§ **Given task 1**: In the forum discussion, what does the first writer say they hate about the game?

§ **Given text**:
- - - - -
Anyway I just finished the forest world. Well I certainly got what I asked for. The game is a lot more challenging than Colours and Generations. Mostly for the right reasons. I think the game could do without the lives system though, or at least vomit lives at you the way Colours does. Anyway I'm definitely enjoying this game a lot. Miles better than Generations and a very engaging platformer. I HATE the way the wisps are used and to be honest they kinda drag the game down. I also think the game has a bit too much 2D. 3D is where the strengths of the game are. Boss fights are mediocre but they're not annoying or anything so it's cool.

Is it better than Colours? I'll wait until I finish the game before I decide that, but at the moment I'm thinking.......maybe. I'd say it's more flawed than Colours and the fact Colours did the wisps right gives it a huge plus over Lost World. But Lost World is more challenging, the 3D gameplay is miles better, it's more varied and has better controls. But it's certainly a very good game and certainly better than the disappointment that was Generations. This formula is the way going forward.

I definitely agree with you, power ups can coexist with a good Sonic game. But I rather them actually fine formulas that work with Sonic, before they decide going overboard with power ups. I feel like that can get in the way of what they're trying to achieve. From what I hear, they aren't that far off from achieving a good Sonic formula. Based off of what matters (not dumb things like he's to slow, or the game isn't 20hrs long).

However, in retrospect, I think going this route with the level design might've hurt them. I'll judge it when I play for myself, but the game seems to be all over the place. Doing way too much. I doubt they will go the spherical route again (maybe they'll throw it into a zone or something), but I hope they keep the movement tiers and whatnot. This can open a lot of doors for Sonic if they work on improving that, wish they'd work in momentum though. Especially on the 2D portions.
 

NotLiquid

Member
How far in the game do I get when I start lowering my expectations further? I feel like I'm going through each stage telling myself "yeah this is going to suck", but I never actually end up feeling like anything I played was terrible.
- - - - -
(Collection entries)
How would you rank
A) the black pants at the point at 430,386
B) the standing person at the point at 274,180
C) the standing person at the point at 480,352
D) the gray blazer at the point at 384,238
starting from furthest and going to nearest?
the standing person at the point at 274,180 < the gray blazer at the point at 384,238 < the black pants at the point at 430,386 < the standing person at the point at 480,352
- - - - -
§ **Given task 2**: Arrange every line of the collection entries as a JSON list of strings, one string per line, with blank lines left out.

§ **Correct result 1**: The way the wisps are used.

§ **Correct result 2**:
[
  "How would you rank",
  "A) the black pants at the point at 430,386",
  "B) the standing person at the point at 274,180",
  "C) the standing person at the point at 480,352",
  "D) the gray blazer at the point at 384,238",
  "starting from furthest and going to nearest?",
  "the standing person at the point at 274,180 < the gray blazer at the point at 384,238 < the black pants at the point at 430,386 < the standing person at the point at 480,352"
]